# Sites in Portugal;



## Patsy (May 1, 2005)

Could anyone recommend a site on the Algarve for the month of May 2008


----------



## Minanen (Feb 6, 2008)

*Sites in Portugal*

Hi Patsy,
We were in Portugal Jan - April 2007. If you want to stay on camp sites, Camping at Mont Gordo a few kilometres over the border ( free camping on beach just over the road from campsite), site itself is what I would classify as adequate, further along the Algarve Camping at Olhao, good site with loads of shade and handy for bike ride into town(nice place). Free camping at: Vila Real - Castro Marim, Manta Rota, Praia da Marina(really good location but no facilities atall), Alvor adjacent to beach, heading inland- Silves(outside Cemetery) Barragem d Arade, Mertola Quay, Mina de San Domingos.
Happy MHing
Minanen


----------



## Don_Madge (May 1, 2005)

Patsy said:


> Could anyone recommend a site on the Algarve for the month of May 2008


Hi Patsy,

A very good site is:- 
Camping Olhao
Pinheiros de Marim
8700-912
Olhao
Algarve
Portugal
Tel. 351 (289) 700300
Fax 351 (289) 700390

E mail [email protected]

Their web site does not work properly and is not a lot of use.

GPS N37º 02'06.73 W7º 49'22.35

Directions.
Turn south of N125 1.5 km east of Olhao by filling station, clearly signed on south side of N125.

Site is situated next to the Ria Formosa Nation Park.

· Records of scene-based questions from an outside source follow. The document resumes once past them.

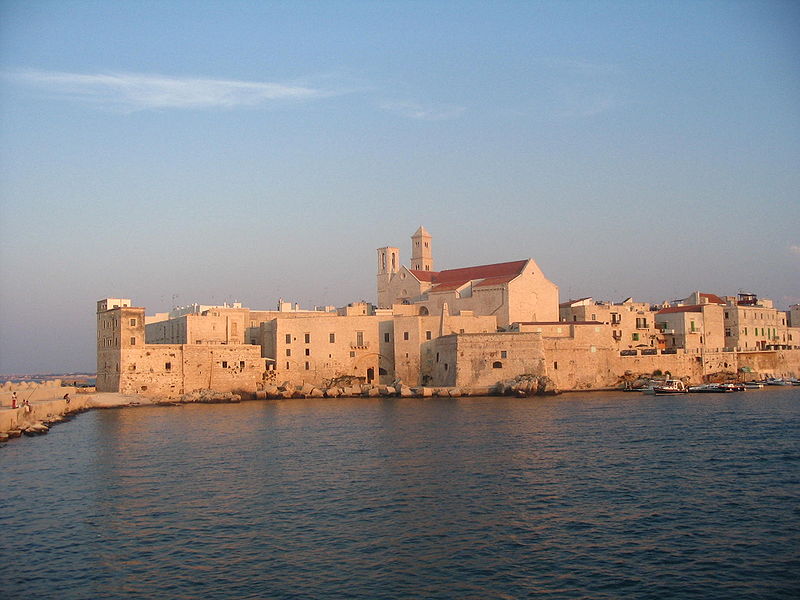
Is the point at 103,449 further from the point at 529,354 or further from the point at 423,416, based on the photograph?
the point at 529,354

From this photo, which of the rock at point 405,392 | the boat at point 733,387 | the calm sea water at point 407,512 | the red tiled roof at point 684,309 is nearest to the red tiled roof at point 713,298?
the red tiled roof at point 684,309

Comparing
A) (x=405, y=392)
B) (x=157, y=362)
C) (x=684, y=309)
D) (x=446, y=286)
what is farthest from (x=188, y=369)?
(x=684, y=309)

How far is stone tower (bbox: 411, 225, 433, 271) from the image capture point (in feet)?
231

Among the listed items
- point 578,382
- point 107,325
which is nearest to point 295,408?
point 107,325

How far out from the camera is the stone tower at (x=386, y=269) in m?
64.6

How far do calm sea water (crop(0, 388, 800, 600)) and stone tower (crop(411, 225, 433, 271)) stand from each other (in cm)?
4036

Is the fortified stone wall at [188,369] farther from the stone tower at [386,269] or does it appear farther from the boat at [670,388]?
the boat at [670,388]

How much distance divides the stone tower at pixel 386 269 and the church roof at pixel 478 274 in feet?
9.99

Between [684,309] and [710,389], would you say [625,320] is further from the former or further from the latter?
[710,389]

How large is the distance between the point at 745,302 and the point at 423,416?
45316mm

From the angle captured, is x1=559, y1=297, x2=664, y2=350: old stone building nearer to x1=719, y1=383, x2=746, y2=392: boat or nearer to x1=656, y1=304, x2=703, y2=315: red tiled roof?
Result: x1=656, y1=304, x2=703, y2=315: red tiled roof

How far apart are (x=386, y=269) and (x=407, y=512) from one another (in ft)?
162

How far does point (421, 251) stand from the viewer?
70438 mm

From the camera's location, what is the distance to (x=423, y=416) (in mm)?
35094
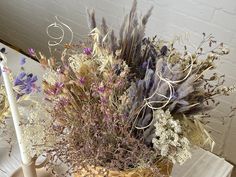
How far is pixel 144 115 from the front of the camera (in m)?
0.75

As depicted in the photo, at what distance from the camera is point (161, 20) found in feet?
5.31

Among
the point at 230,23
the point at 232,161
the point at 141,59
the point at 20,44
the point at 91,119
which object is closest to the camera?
the point at 91,119

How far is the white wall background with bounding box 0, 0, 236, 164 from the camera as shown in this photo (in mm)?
1461

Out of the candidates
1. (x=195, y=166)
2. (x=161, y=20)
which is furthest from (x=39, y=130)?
(x=161, y=20)

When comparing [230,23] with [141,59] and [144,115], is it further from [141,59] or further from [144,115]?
[144,115]

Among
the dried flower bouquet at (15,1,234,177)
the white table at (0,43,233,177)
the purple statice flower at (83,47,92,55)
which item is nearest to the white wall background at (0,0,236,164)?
the white table at (0,43,233,177)

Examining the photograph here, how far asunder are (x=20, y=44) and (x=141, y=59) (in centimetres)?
169

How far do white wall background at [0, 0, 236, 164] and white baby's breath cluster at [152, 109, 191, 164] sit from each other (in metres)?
0.45

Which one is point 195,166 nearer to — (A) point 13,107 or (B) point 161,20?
(A) point 13,107

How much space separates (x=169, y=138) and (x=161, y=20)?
0.99m

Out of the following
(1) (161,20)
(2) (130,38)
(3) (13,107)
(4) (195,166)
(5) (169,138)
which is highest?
(1) (161,20)

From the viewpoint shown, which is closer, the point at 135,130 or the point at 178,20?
the point at 135,130

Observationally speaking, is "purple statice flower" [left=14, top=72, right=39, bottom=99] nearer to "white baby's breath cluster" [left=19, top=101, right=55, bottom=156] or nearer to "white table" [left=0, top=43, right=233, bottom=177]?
"white baby's breath cluster" [left=19, top=101, right=55, bottom=156]

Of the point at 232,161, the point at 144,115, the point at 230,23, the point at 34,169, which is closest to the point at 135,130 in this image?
the point at 144,115
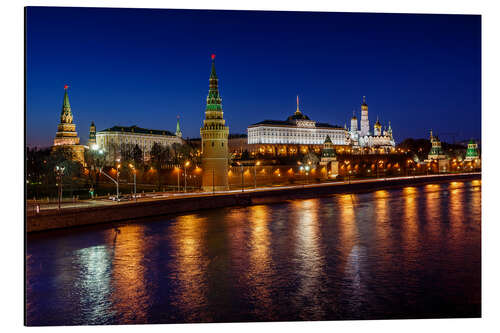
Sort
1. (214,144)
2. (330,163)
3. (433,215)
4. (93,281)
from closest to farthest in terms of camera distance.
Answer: (93,281), (433,215), (214,144), (330,163)

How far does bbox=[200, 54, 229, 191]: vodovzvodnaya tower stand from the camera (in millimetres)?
24984

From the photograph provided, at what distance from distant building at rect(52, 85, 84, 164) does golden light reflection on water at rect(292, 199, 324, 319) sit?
23.4 m

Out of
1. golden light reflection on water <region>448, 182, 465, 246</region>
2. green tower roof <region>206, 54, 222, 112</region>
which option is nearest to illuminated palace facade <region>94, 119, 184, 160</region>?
green tower roof <region>206, 54, 222, 112</region>

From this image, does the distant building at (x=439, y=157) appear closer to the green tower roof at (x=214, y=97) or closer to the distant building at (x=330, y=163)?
the distant building at (x=330, y=163)

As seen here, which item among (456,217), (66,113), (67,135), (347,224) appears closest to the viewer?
(347,224)

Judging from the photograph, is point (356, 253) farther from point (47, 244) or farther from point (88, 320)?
point (47, 244)

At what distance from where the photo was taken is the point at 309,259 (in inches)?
424

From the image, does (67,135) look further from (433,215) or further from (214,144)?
(433,215)

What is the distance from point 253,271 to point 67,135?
103ft

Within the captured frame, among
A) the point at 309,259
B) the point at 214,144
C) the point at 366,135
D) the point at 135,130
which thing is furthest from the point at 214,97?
the point at 366,135

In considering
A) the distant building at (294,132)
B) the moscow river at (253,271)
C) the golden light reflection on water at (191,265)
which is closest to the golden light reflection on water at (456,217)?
the moscow river at (253,271)

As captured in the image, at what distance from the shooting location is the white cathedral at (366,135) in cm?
8775

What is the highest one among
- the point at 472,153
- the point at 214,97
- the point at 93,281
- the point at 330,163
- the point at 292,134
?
the point at 292,134

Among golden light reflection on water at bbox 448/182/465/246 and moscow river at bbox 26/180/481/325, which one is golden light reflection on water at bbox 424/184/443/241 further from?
golden light reflection on water at bbox 448/182/465/246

Large site with some very small pitches but tarmac and road parking area for 12 metre RV's

Facilities dated but clean. M/H service point.
Railway runs along beside site. 
Good restaurant on site.
Supermarket on site.
Good reductions for long stays

English spoken at reception.

Site is very popular in the winter months but will be fairly quiet in May.

30 minute walk into town. With very good fish market and Pingo Doce supermarket.

If you would like a list of free camping spots in Portugal I can mail them to you.

Don


----------